Primo giorno di scuola, anzi di asilo in paese e dintorni. E’ un evento, quest’ultimo, che richiama alla memoria ricordi, emozioni e sentimenti, difficili da cancellare, perché rappresentano i primi passi che uno fa, allontanandosi per la prima volta dal protetto rifugio di famiglia: mamma, papà e il resto della famiglia. Spesso ci si va non convinti e spediti, ma con una certa titubanza, come quando si affronta un luogo sconosciuto o buio.
Lo si fa con talune connaturate sensazioni non dissimili da quelle degli uccellini appena piumati e pronti a spiccare il primo volo. Sono piu’ o meno questi i sentimenti che prova uno come me nel ricordare il primo giorno di asilo di oltre ottanta anni fa e di riflesso immagina quelli stessi che il suo nipotino, Antonio, dovra’ incontrare e superare di li a poco tempo. Di quel giorno – egli racconta – non ricordo piu’ la data e l’anno preciso, tranne l’ora, ovviamente alle 7,30, ossia un’ora prima dell’ingresso.

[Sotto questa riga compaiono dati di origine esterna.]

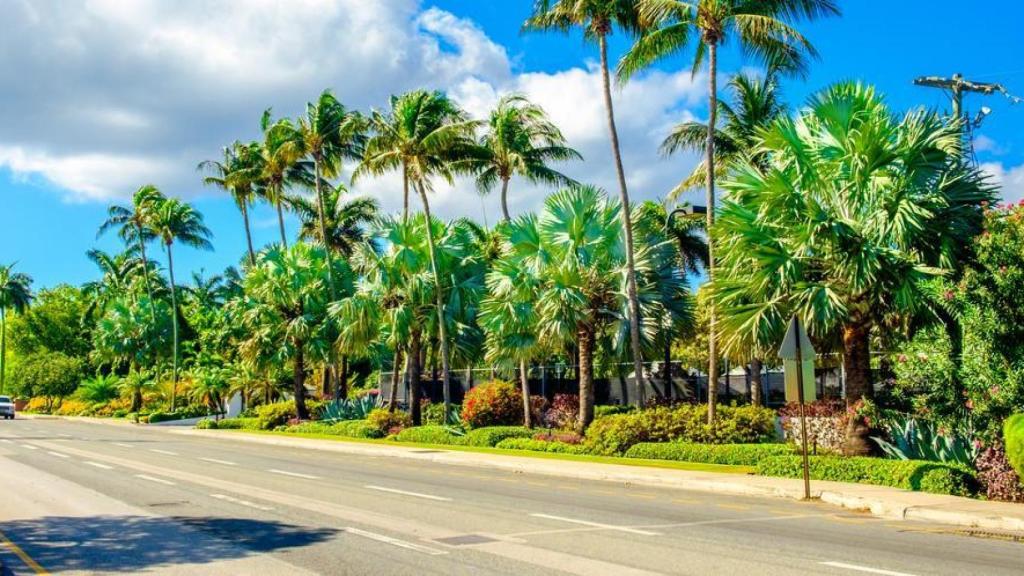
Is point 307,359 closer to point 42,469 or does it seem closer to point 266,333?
point 266,333

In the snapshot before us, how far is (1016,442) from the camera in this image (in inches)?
504

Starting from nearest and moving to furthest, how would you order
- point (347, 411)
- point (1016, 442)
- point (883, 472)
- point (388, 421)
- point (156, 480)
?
point (1016, 442), point (883, 472), point (156, 480), point (388, 421), point (347, 411)

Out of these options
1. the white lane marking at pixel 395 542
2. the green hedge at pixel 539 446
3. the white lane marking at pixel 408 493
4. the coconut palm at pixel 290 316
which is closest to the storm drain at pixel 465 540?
the white lane marking at pixel 395 542

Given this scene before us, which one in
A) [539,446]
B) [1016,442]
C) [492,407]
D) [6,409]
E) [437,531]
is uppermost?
[492,407]

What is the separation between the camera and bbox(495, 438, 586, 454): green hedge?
26294mm

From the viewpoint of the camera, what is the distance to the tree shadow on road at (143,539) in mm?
9742

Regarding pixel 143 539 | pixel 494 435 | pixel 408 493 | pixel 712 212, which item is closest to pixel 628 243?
pixel 712 212

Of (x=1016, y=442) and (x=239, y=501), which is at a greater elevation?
(x=1016, y=442)

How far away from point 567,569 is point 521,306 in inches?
825

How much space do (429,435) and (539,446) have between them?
22.0 feet

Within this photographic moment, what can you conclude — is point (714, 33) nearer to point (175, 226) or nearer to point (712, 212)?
point (712, 212)

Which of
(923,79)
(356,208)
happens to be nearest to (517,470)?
(923,79)

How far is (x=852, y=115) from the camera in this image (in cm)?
1859

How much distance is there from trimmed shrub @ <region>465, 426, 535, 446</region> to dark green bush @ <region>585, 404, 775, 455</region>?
183 inches
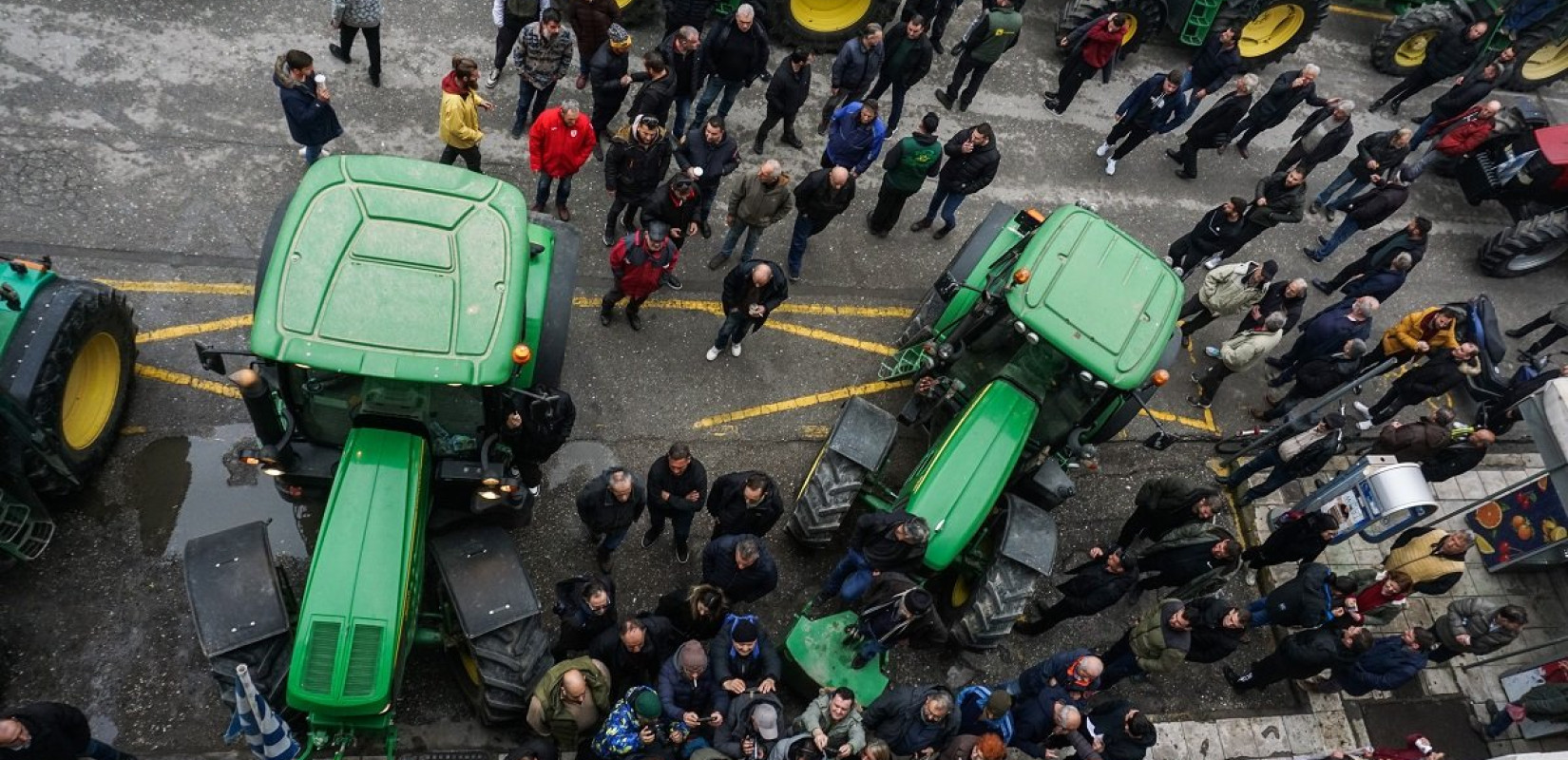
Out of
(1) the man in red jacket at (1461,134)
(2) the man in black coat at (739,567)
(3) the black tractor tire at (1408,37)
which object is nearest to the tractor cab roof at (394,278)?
(2) the man in black coat at (739,567)

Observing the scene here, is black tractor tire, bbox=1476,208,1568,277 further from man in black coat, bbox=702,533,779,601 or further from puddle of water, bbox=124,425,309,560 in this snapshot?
puddle of water, bbox=124,425,309,560

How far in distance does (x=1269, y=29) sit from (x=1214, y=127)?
299 centimetres

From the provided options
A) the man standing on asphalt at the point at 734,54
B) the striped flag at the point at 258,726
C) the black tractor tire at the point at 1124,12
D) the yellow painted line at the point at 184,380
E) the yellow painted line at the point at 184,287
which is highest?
the black tractor tire at the point at 1124,12

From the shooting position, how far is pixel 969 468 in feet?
25.0

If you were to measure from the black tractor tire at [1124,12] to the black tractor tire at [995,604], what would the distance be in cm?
746

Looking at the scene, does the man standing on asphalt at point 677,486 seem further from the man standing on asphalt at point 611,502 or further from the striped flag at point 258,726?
the striped flag at point 258,726

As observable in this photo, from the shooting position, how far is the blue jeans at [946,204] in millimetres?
10266

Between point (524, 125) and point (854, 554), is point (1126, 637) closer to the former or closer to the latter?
point (854, 554)

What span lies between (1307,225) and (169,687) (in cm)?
1263

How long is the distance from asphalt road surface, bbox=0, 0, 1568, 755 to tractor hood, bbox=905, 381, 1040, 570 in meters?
1.26

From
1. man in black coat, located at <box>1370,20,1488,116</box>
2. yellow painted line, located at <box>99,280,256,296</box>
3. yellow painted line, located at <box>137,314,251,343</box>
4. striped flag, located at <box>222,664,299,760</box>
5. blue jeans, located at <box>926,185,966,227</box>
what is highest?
man in black coat, located at <box>1370,20,1488,116</box>

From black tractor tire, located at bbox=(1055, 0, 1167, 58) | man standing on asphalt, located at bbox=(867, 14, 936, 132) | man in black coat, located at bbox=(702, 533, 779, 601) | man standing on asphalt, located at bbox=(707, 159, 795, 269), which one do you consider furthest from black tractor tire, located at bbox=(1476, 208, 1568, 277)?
man in black coat, located at bbox=(702, 533, 779, 601)

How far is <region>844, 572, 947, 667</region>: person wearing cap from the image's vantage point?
6.61m

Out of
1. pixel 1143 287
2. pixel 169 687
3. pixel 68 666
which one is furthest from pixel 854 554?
Result: pixel 68 666
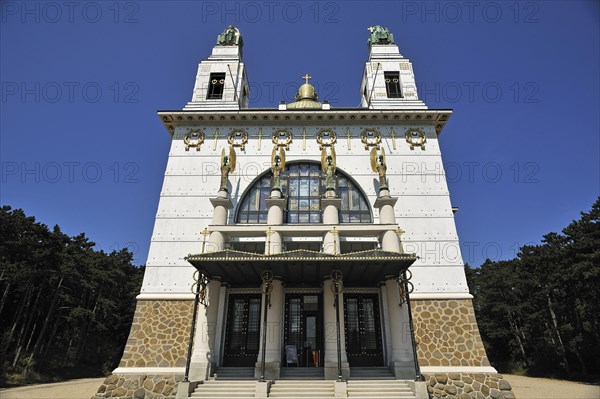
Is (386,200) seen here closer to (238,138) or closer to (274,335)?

Mia madre mi sveglia, strattonandomi leggermente e dicendomi con un filo di voce, addolorata com’e’pure lei dall’evento: “su Tonino, alzati e’ tempo che ti prepari per l’asilo”.
Mi prende e mi pone a terra e in quattro e quattr’otto mi fa indossare gli abiti di festa con scarpe e calze tirate su fno alle ginocchia. Quindi, mi sottopone al lavaggio del viso nella bacinella. Quella stessa che, sorretta dal suo caratteristico supporto in tubo di ferro realizzato dal fabbro, è presente in ogni abitazione e solitamente sistemata all’ angolo di ingresso.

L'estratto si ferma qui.